::: Information :::
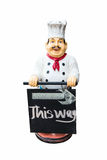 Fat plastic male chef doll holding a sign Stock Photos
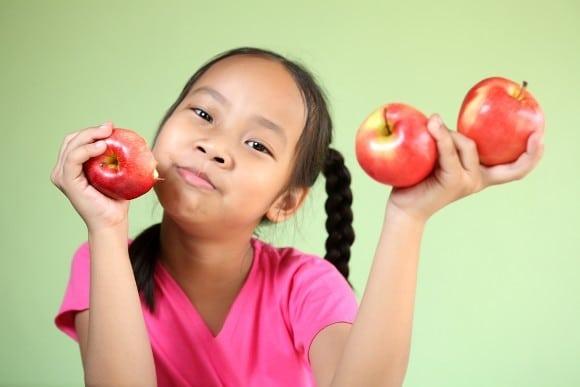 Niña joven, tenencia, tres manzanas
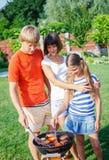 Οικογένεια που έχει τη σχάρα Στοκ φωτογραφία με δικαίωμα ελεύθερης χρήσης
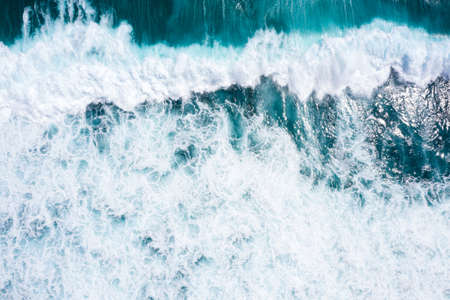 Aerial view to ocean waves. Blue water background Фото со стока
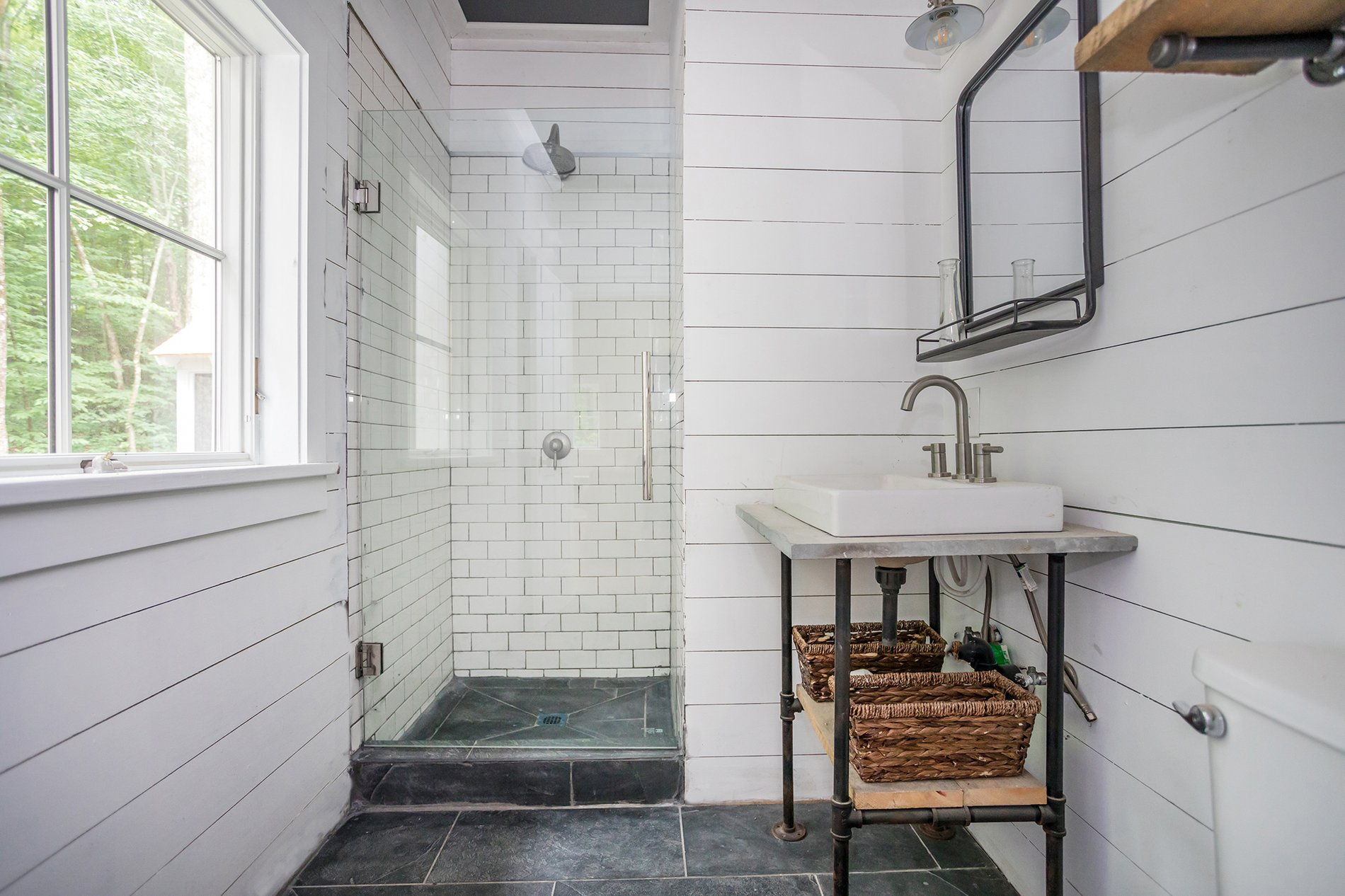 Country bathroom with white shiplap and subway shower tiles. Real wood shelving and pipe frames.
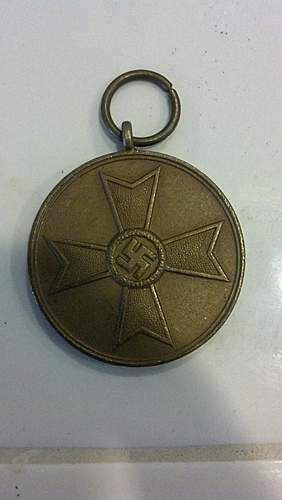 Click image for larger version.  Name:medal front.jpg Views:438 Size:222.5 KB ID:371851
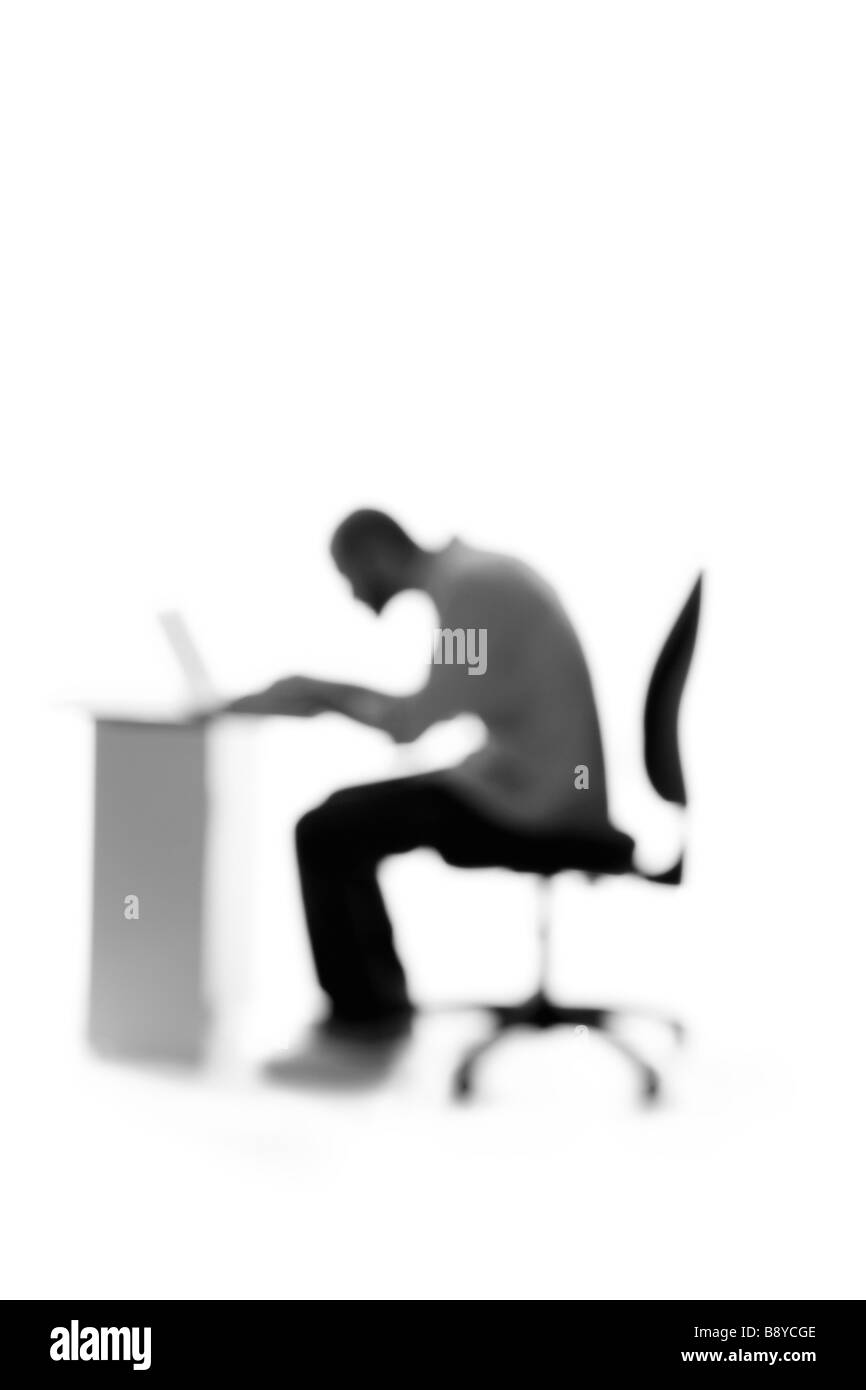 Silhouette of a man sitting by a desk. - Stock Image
:::
--- Task item ---
Would you please retype all the data exactly? Leave out whatever pictures it holds.

--- Output ---
 Fat plastic male chef doll holding a sign Stock Photos
 Niña joven, tenencia, tres manzanas
 Οικογένεια που έχει τη σχάρα Στοκ φωτογραφία με δικαίωμα ελεύθερης χρήσης
 Aerial view to ocean waves. Blue water background Фото со стока
 Country bathroom with white shiplap and subway shower tiles. Real wood shelving and pipe frames.
 Click image for larger version.  Name:medal front.jpg Views:438 Size:222.5 KB ID:371851
 Silhouette of a man sitting by a desk. - Stock Image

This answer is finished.